Please reproduce every line of the material below word for word, without any changes.

Spatial questions about scenes
::::::::

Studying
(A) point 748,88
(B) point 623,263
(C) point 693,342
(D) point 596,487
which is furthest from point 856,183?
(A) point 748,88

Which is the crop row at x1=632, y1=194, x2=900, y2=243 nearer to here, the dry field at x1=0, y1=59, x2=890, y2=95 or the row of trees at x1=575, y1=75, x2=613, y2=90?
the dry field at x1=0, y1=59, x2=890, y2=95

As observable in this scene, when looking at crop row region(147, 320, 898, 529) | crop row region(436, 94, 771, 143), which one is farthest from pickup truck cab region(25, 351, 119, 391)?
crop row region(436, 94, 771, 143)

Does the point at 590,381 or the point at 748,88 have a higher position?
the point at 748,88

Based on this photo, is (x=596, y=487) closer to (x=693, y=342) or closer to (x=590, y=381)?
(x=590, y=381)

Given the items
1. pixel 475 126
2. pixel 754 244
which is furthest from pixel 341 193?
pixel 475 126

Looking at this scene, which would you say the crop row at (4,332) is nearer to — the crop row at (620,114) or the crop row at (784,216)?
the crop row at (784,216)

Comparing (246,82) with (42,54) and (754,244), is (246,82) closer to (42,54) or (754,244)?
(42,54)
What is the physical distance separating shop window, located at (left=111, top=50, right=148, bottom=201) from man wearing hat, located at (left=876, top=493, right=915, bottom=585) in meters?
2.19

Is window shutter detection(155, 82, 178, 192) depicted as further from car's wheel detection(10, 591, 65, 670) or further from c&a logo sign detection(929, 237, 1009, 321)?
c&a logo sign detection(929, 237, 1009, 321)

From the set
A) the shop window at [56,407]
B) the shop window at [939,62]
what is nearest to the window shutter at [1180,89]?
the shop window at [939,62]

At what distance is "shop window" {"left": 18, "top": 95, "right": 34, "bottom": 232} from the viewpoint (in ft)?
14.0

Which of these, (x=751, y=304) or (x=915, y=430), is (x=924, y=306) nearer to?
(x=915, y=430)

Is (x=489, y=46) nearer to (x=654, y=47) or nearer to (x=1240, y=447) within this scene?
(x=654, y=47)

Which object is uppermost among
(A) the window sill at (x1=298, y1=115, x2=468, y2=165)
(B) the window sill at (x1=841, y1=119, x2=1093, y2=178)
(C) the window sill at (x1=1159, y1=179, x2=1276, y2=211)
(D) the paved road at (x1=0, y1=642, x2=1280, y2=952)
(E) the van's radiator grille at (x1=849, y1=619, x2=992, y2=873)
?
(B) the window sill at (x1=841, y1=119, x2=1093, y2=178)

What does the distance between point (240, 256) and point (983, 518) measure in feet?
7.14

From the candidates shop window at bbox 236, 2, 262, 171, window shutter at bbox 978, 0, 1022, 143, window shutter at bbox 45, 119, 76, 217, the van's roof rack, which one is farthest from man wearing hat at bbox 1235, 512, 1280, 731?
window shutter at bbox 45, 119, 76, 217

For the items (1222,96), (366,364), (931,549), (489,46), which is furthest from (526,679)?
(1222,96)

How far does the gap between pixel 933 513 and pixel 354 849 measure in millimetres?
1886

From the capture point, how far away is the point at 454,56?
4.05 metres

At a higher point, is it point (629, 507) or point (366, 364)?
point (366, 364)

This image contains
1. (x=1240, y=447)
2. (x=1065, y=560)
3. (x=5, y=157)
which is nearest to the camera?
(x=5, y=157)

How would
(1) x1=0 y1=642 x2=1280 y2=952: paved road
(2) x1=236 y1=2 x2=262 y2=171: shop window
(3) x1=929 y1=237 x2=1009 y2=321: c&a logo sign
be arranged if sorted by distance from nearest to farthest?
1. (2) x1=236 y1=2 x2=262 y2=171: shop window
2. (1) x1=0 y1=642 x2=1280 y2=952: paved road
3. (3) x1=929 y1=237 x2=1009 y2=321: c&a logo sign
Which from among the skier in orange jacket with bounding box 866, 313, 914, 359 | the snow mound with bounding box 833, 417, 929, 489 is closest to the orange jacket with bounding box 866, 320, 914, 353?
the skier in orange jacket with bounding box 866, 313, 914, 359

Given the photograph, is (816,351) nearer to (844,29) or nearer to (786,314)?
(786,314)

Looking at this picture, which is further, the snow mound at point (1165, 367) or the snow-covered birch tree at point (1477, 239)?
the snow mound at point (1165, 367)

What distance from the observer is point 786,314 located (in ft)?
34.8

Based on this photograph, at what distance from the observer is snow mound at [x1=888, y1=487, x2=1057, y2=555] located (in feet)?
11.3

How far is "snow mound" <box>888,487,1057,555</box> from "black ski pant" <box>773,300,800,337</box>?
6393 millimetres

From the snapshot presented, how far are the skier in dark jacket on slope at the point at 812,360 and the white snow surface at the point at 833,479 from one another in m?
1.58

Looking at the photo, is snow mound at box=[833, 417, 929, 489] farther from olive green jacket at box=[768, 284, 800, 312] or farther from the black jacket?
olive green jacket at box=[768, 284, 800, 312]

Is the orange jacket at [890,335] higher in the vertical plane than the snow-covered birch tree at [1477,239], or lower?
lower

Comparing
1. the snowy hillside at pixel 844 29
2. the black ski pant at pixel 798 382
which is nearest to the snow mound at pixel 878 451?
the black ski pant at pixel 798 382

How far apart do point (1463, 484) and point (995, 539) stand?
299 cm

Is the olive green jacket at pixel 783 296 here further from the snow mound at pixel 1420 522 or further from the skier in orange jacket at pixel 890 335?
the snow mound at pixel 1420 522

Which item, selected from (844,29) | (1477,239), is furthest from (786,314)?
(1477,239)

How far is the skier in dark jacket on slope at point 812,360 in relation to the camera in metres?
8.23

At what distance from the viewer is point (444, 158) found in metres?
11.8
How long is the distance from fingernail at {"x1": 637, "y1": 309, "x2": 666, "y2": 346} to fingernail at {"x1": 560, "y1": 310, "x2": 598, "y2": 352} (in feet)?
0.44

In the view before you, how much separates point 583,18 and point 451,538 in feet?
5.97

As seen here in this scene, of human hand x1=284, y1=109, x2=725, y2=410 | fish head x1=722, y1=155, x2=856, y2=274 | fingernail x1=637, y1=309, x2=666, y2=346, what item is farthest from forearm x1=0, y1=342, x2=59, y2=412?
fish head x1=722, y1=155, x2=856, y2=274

::::::::

[Answer to this task]
Studying
(A) point 748,88
(B) point 623,263
(C) point 693,342
(D) point 596,487
which is furthest from point 856,183?
(A) point 748,88

Which is the crop row at x1=632, y1=194, x2=900, y2=243 nearer to here, the dry field at x1=0, y1=59, x2=890, y2=95 or the row of trees at x1=575, y1=75, x2=613, y2=90?
the dry field at x1=0, y1=59, x2=890, y2=95

As observable in this scene, when looking at crop row region(147, 320, 898, 529) | crop row region(436, 94, 771, 143), which one is farthest from pickup truck cab region(25, 351, 119, 391)?
crop row region(436, 94, 771, 143)

Does the point at 590,381 or the point at 748,88 have a higher position?
the point at 748,88

Based on this photo, is (x=596, y=487) closer to (x=693, y=342) or closer to (x=590, y=381)?
(x=590, y=381)

Given the items
1. pixel 475 126
2. pixel 754 244
which is furthest from pixel 341 193?
pixel 475 126

Looking at this scene, which would you say the crop row at (4,332) is nearer to — the crop row at (620,114) or the crop row at (784,216)?
the crop row at (784,216)

Comparing (246,82) with (42,54) and (754,244), is (246,82) closer to (42,54) or (754,244)?
(42,54)
What is the physical distance separating shop window, located at (left=111, top=50, right=148, bottom=201) from man wearing hat, located at (left=876, top=493, right=915, bottom=585) in meters?
2.19

Is window shutter detection(155, 82, 178, 192) depicted as further from car's wheel detection(10, 591, 65, 670) or further from c&a logo sign detection(929, 237, 1009, 321)?
c&a logo sign detection(929, 237, 1009, 321)

From the set
A) the shop window at [56,407]
B) the shop window at [939,62]
what is nearest to the window shutter at [1180,89]?
the shop window at [939,62]

At what distance is "shop window" {"left": 18, "top": 95, "right": 34, "bottom": 232} from the viewpoint (in ft)?
14.0

Which of these, (x=751, y=304) or (x=915, y=430), is (x=924, y=306) nearer to?
(x=915, y=430)

Is (x=489, y=46) nearer to (x=654, y=47) or nearer to (x=1240, y=447) within this scene?
(x=654, y=47)

Which object is uppermost among
(A) the window sill at (x1=298, y1=115, x2=468, y2=165)
(B) the window sill at (x1=841, y1=119, x2=1093, y2=178)
(C) the window sill at (x1=1159, y1=179, x2=1276, y2=211)
(D) the paved road at (x1=0, y1=642, x2=1280, y2=952)
(E) the van's radiator grille at (x1=849, y1=619, x2=992, y2=873)
?
(B) the window sill at (x1=841, y1=119, x2=1093, y2=178)

What does the distance between point (240, 256) and point (983, 518) measure in feet?
7.14

From the candidates shop window at bbox 236, 2, 262, 171, window shutter at bbox 978, 0, 1022, 143, window shutter at bbox 45, 119, 76, 217, the van's roof rack, which one is farthest from man wearing hat at bbox 1235, 512, 1280, 731?
window shutter at bbox 45, 119, 76, 217

For the items (1222,96), (366,364), (931,549), (489,46), which is furthest from (526,679)?
(1222,96)

How far does the gap between pixel 933 513 and pixel 354 849 measure in millimetres?
1886

From the capture point, how far away is the point at 454,56?
4.05 metres

At a higher point, is it point (629, 507) or point (366, 364)?
point (366, 364)

This image contains
1. (x=1240, y=447)
2. (x=1065, y=560)
3. (x=5, y=157)
which is nearest to the camera?
(x=5, y=157)

How would
(1) x1=0 y1=642 x2=1280 y2=952: paved road
(2) x1=236 y1=2 x2=262 y2=171: shop window
(3) x1=929 y1=237 x2=1009 y2=321: c&a logo sign
be arranged if sorted by distance from nearest to farthest?
1. (2) x1=236 y1=2 x2=262 y2=171: shop window
2. (1) x1=0 y1=642 x2=1280 y2=952: paved road
3. (3) x1=929 y1=237 x2=1009 y2=321: c&a logo sign
Which from among the skier in orange jacket with bounding box 866, 313, 914, 359 | the snow mound with bounding box 833, 417, 929, 489 is closest to the orange jacket with bounding box 866, 320, 914, 353?
the skier in orange jacket with bounding box 866, 313, 914, 359

Given the photograph, is (816,351) nearer to (844,29) or nearer to (786,314)?
(786,314)

Looking at this picture, which is further, the snow mound at point (1165, 367) or the snow-covered birch tree at point (1477, 239)?
the snow mound at point (1165, 367)

What distance from the observer is point 786,314 located (in ft)?
34.8

Based on this photograph, at what distance from the observer is snow mound at [x1=888, y1=487, x2=1057, y2=555] located (in feet)?
11.3

How far is "snow mound" <box>888,487,1057,555</box> from "black ski pant" <box>773,300,800,337</box>?
6393 millimetres

From the snapshot presented, how far are the skier in dark jacket on slope at the point at 812,360 and the white snow surface at the point at 833,479 from one another in m?
1.58

Looking at the photo, is snow mound at box=[833, 417, 929, 489] farther from olive green jacket at box=[768, 284, 800, 312] or farther from the black jacket?
olive green jacket at box=[768, 284, 800, 312]

Is the orange jacket at [890,335] higher in the vertical plane than the snow-covered birch tree at [1477,239], or lower?
lower

Comparing
1. the snowy hillside at pixel 844 29
2. the black ski pant at pixel 798 382
which is nearest to the snow mound at pixel 878 451?
the black ski pant at pixel 798 382

How far apart do point (1463, 484) and point (995, 539) stand?
299 cm

Is the olive green jacket at pixel 783 296 here further from the snow mound at pixel 1420 522 or further from the skier in orange jacket at pixel 890 335?
the snow mound at pixel 1420 522

Which item, selected from (844,29) | (1477,239), is furthest from (786,314)?
(1477,239)

How far is the skier in dark jacket on slope at point 812,360 in relation to the camera in metres?
8.23

At what distance from the viewer is point (444, 158) found in metres?
11.8
How long is the distance from fingernail at {"x1": 637, "y1": 309, "x2": 666, "y2": 346} to fingernail at {"x1": 560, "y1": 310, "x2": 598, "y2": 352} (in feet)?
0.44

In the view before you, how much separates point 583,18 and point 451,538 in feet?
5.97

As seen here in this scene, of human hand x1=284, y1=109, x2=725, y2=410 | fish head x1=722, y1=155, x2=856, y2=274 | fingernail x1=637, y1=309, x2=666, y2=346, what item is farthest from forearm x1=0, y1=342, x2=59, y2=412?
fish head x1=722, y1=155, x2=856, y2=274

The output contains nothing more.